[Memoirs of Carwin the Biloquist by Charles Brockden Brown]@TWC D-Link bookMemoirs of Carwin the Biloquist CHAPTER II 10/12
Weary of oppression, and hopeless of any change in my father's temper and views, I had formed the resolution of eloping from his house, and of trusting, young as I was, to the caprice of fortune.
I was hesitating whether to abscond without the knowledge of the family, or to make my resolutions known to them, and while I avowed my resolution, to adhere to it in spite of opposition and remonstrances, when I received this summons. I was employed at this time in the field; night was approaching, and I had made no preparation for departure; all the preparation in my power to make, was indeed small; a few clothes, made into a bundle, was the sum of my possessions.
Time would have little influence in improving my prospects, and I resolved to execute my scheme immediately. I left my work intending to seek my chamber, and taking what was my own, to disappear forever.
I turned a stile that led out of the field into a bye path, when my father appeared before me, advancing in an opposite direction; to avoid him was impossible, and I summoned my fortitude to a conflict with his passion.

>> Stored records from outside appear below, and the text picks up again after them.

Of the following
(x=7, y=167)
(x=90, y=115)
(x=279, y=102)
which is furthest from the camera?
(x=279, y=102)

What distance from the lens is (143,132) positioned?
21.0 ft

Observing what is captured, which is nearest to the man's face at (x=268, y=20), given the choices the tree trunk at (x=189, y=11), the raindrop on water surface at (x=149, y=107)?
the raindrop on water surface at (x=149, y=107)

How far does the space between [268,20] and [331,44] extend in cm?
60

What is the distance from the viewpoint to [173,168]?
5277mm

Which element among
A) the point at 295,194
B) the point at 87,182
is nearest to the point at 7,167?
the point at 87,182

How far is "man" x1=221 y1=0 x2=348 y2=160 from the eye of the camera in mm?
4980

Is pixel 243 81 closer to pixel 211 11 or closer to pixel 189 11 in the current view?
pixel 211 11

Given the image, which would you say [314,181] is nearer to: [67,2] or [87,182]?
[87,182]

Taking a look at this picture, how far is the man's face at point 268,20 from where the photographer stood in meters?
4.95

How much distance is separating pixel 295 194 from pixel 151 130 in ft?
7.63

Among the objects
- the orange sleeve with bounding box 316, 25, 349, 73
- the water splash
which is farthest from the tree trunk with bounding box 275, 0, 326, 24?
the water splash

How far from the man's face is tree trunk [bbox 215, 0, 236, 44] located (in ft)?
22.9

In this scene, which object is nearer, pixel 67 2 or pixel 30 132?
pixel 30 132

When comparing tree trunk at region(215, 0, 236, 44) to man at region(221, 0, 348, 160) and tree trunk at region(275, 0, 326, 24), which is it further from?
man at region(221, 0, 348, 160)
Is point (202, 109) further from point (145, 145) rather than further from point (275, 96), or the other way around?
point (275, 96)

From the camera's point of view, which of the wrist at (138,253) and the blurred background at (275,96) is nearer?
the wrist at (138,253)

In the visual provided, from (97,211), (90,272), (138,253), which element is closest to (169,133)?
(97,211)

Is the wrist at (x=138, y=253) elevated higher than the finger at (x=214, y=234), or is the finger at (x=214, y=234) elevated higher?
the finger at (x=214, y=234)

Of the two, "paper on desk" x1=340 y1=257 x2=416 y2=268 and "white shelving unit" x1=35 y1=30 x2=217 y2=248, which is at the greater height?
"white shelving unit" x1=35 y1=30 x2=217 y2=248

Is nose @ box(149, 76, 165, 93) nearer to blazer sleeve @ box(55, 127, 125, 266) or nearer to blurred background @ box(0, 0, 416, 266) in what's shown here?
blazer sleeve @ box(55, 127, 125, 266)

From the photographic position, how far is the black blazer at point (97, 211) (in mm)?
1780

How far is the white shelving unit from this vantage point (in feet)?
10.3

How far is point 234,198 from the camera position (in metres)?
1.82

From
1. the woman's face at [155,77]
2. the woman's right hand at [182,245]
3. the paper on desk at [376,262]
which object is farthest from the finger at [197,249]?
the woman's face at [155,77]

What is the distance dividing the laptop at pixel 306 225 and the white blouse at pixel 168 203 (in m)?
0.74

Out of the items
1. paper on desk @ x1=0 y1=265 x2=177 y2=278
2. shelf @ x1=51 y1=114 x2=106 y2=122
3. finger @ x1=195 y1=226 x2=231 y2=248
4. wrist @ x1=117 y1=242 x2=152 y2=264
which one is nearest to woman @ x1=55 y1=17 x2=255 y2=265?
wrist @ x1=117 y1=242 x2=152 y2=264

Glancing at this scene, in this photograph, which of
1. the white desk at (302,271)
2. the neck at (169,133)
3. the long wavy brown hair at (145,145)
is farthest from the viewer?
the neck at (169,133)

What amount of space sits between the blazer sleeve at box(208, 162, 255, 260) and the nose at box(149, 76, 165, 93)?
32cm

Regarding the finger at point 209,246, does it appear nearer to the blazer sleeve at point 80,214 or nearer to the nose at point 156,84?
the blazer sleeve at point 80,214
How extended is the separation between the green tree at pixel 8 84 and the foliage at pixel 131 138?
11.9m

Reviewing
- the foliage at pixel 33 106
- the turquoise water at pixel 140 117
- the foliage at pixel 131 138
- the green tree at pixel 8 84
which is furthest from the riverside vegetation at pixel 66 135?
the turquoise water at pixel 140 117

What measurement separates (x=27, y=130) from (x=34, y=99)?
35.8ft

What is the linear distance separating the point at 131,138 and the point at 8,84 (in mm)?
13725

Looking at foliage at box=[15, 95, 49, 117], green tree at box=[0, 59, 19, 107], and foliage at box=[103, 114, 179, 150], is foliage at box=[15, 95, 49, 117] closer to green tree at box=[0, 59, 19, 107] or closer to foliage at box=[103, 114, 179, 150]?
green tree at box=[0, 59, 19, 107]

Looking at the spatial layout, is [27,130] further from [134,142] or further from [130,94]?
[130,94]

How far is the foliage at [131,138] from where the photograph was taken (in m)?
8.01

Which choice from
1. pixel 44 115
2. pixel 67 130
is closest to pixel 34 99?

As soon as we met, instead of anger and upbraiding, he told me, that he had been reflecting on my aunt's proposal, to take me under her protection, and had concluded that the plan was proper; if I still retained my wishes on that head, he would readily comply with them, and that, if I chose, I might set off for the city next morning, as a neighbours waggon was preparing to go. I shall not dwell on the rapture with which this proposal was listened to: it was with difficulty that I persuaded myself that he was in earnest in making it, nor could divine the reasons, for so sudden and unexpected a change in his maxims....
These I afterwards discovered. Some one had instilled into him fears, that my aunt exasperated at his opposition to her request, respecting the unfortunate Frank, would bequeath her property to strangers; to obviate this evil, which his avarice prompted him to regard as much greater than any mischief, that would accrue to me, from the change of my abode, he embraced her proposal. I entered with exultation and triumph on this new scene; my hopes were by no means disappointed.